The gameplay shifts quite noticeably after this level mostly because Simba goes from a cub to an adult lion that can use his claws. This introduces combat into the mix. Your main enemies for the remainder of the game are the same hyenas you’ve already been dealing with (only smaller) and these . . .um . . .cheetah-looking things.
7. Simba’s Destiny
I suppose this is the game’s representation the scene in the film where Mufasa pops out of the clouds and tells Simba that “he must take [his] place in the Circle of Life” after following Rafiki through some dense jungle. This is where the ‘cheetah’ things make their appearance and rock-throwing monkeys are a constant nuisance.
This level is relatively tame compared to Adult Simba’s other levels. It’s reminiscent of the first level in the game because its purpose is to acclimate you to playing as a fully grown lion with deadly claws. I remember all of this being long.
8. Be Prepared
Lion King sure knows how to up the ante. From what I can tell, this stage is all about Simba making his way back to Pride Rock to face his uncle. But seriously, where did all this lava come from?! What, does Simba have to pass through the center of the earth to get back home?

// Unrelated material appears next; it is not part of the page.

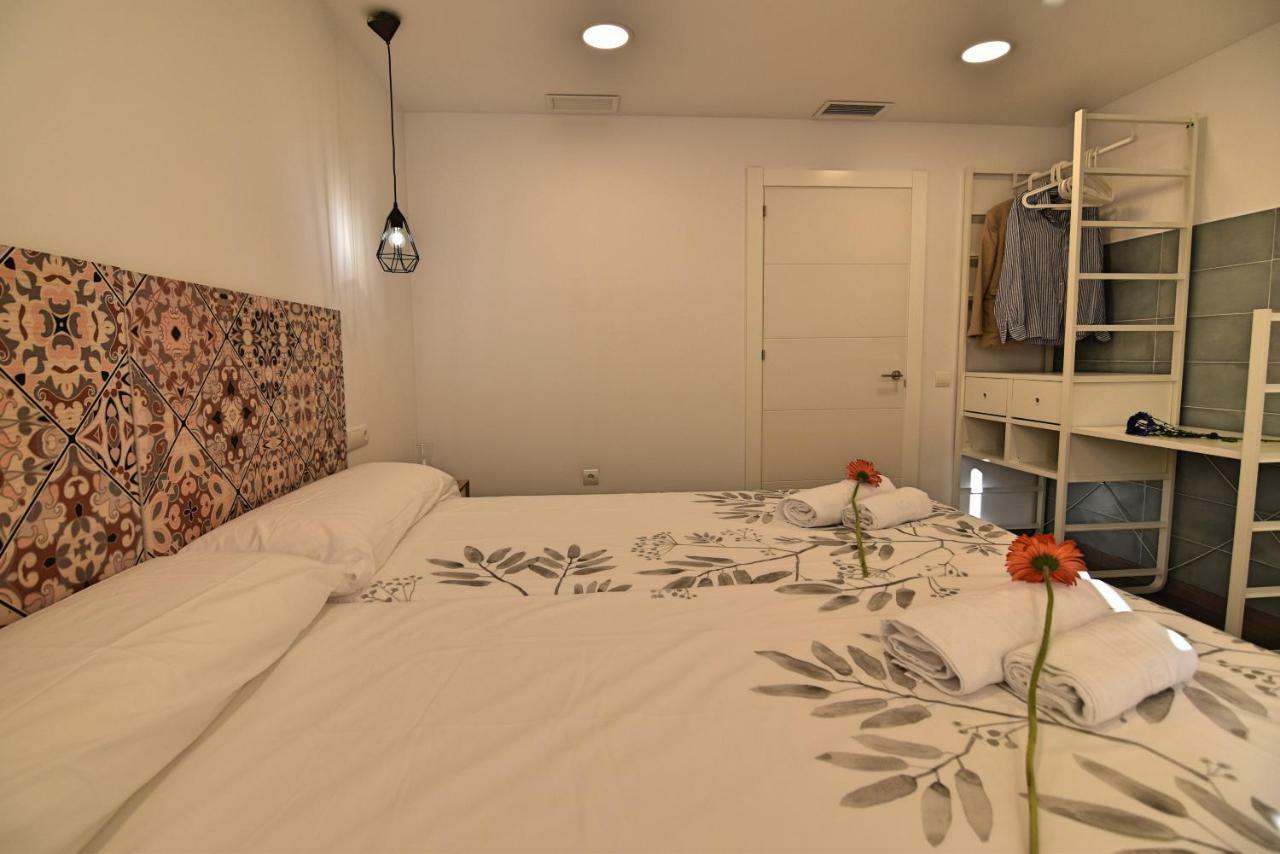Soho Solo Familias Apartamento *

“Be Prepared” can really chew you up and spit you out if you don’t take your time and plan your moves accordingly. Lava is just all over the place: there is the molten lake of insta-death, lava jets, and it also drips from the ceiling for some reason. Those smaller hyenas I mentioned earlier decide to join the party and the ‘cheetahs’ make a comeback. Keep an eye out for the annoying-as-hell bats. They can knock you into places that you don’t need to be.
9. Simba’s Return
Like the movie, the level show that Pride Rock went to hell in a hamster ball during Scar’s reign. You will have to navigate a maze-like system of caves and deal with the serious hyena infestation plaguing the Pridelands. Getting through the maze and dealing with the hyenas is already hard enough, but here’s the little detail that makes it all so much worse: you will be unable to leave a room until all vermin occupying it are defeated. Hope your combat prowess is on point.
10. Pride Rock
This is the final level of the game. Hooray! You made it! This is the epic showdown with Scar that the previous few levels have been leading up to. “Pride Rock” is all about chasing Scar all the ay to the top with a few skirmishes along the way. All you have to do is beat up on him for a bit until he runs off. There’s some sort of lightening storm going on during the whole level, starting many fires and making your treacherous climb even more so.
The real fight with Scar doesn’t begin until you reach the very top of Pride Rock and your goal here is to weaken him enough so that he flies farther whenever you flip his scrawny ass. Once he’s weak, simply flip him so that he sails over the side to be presumably eaten by hyenas AND burned alive (just like in the movie!) And you’re done. You have successfully completed The Lion King.
I fully acknowledge that this game’s ending is rather underwhelming, but I honestly don’t have a problem with that. In fact, I don’t see it as a detriment to its legacy at all. The visuals, music, tight controls, and the engaging and often challenging gameplay more than make up for it. I would encourage my fellow 90’s kids who grew up with this game to show it to their children. Please, show them what gaming was like when you were young. You’ll either have a good laugh or a wonderful bonding experience. Or both. And while you’re at it, show them the movie. There’s a reason why it’s considered a classic.